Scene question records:
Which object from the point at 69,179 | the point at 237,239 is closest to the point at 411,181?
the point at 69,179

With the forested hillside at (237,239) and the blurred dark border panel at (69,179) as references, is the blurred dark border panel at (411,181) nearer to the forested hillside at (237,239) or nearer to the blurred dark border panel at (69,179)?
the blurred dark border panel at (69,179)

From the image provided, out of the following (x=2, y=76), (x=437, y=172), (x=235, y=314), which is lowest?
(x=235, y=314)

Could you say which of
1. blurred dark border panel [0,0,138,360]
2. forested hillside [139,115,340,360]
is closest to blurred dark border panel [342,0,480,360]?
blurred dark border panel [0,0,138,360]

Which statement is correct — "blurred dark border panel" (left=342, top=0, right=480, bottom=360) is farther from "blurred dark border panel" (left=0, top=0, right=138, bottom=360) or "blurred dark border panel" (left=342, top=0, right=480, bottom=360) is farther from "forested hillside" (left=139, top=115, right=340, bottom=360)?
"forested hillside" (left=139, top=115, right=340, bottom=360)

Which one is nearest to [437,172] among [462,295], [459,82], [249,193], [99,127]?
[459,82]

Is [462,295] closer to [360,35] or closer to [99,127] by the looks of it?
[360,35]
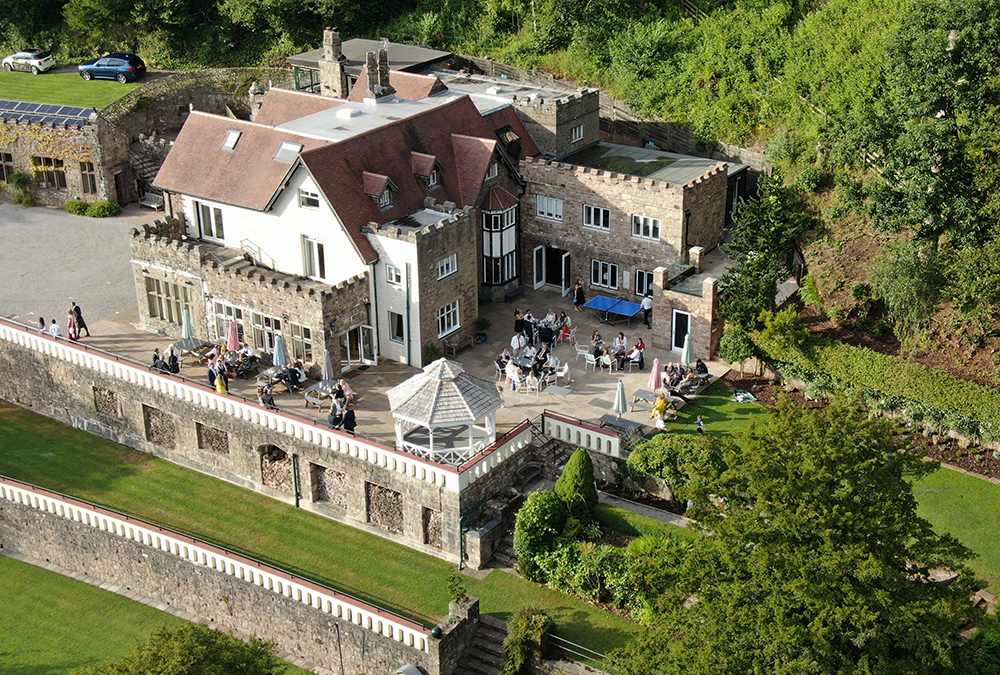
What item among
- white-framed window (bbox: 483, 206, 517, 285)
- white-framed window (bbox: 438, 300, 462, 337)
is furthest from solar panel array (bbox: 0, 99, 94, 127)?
white-framed window (bbox: 438, 300, 462, 337)

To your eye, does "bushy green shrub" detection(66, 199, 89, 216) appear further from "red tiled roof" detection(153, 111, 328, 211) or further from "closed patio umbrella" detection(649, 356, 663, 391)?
"closed patio umbrella" detection(649, 356, 663, 391)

_Challenge_
Reproduce all of the material above verbatim, omitting the pictures from your answer.

_Task result_
Which object from the point at 69,179 | the point at 237,239 is closest to the point at 411,181?
the point at 69,179

With the forested hillside at (237,239) and the blurred dark border panel at (69,179) as references, is the blurred dark border panel at (411,181) nearer to the forested hillside at (237,239) or nearer to the blurred dark border panel at (69,179)?
the blurred dark border panel at (69,179)

From the image provided, out of the following (x=2, y=76), (x=437, y=172), (x=235, y=314), which is lowest?
(x=235, y=314)

Could you say which of
1. blurred dark border panel [0,0,138,360]
2. forested hillside [139,115,340,360]
is closest to blurred dark border panel [342,0,480,360]?
blurred dark border panel [0,0,138,360]

Which statement is correct — "blurred dark border panel" (left=342, top=0, right=480, bottom=360) is farther from "blurred dark border panel" (left=0, top=0, right=138, bottom=360) or "blurred dark border panel" (left=342, top=0, right=480, bottom=360) is farther from "forested hillside" (left=139, top=115, right=340, bottom=360)?
"forested hillside" (left=139, top=115, right=340, bottom=360)

Which one is nearest to [437,172] among [462,295], [459,82], [249,193], [99,127]?
[459,82]

Is [462,295] closer to [360,35] or closer to [99,127] by the looks of it?
[360,35]
What item among
- white-framed window (bbox: 483, 206, 517, 285)
- white-framed window (bbox: 438, 300, 462, 337)
is furthest from solar panel array (bbox: 0, 99, 94, 127)?
white-framed window (bbox: 438, 300, 462, 337)

To your eye, does "bushy green shrub" detection(66, 199, 89, 216) appear further from "red tiled roof" detection(153, 111, 328, 211) or further from "closed patio umbrella" detection(649, 356, 663, 391)?
"closed patio umbrella" detection(649, 356, 663, 391)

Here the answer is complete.